Stored data entries:
· · · · ·
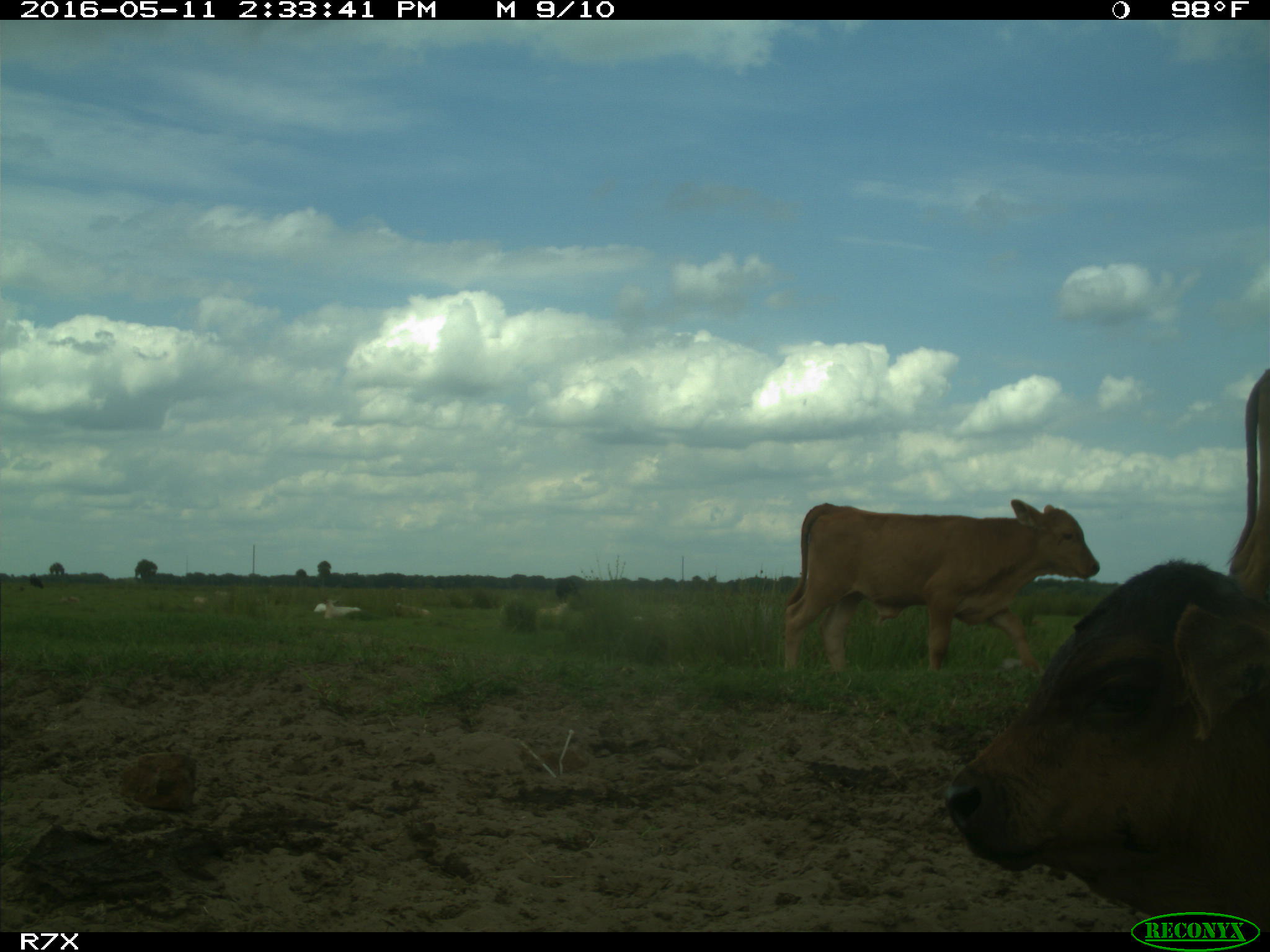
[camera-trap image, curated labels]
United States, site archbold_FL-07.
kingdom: Animalia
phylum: Chordata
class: Mammalia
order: Artiodactyla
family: Bovidae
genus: Bos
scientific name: Bos taurus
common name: domestic cow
· · · · ·
Task directions:
The result should be every line of the data, reproduced exactly, with the images removed.

Exercise answer:
[camera-trap image, curated labels]
United States, site archbold_FL-07.
kingdom: Animalia
phylum: Chordata
class: Mammalia
order: Artiodactyla
family: Bovidae
genus: Bos
scientific name: Bos taurus
common name: domestic cow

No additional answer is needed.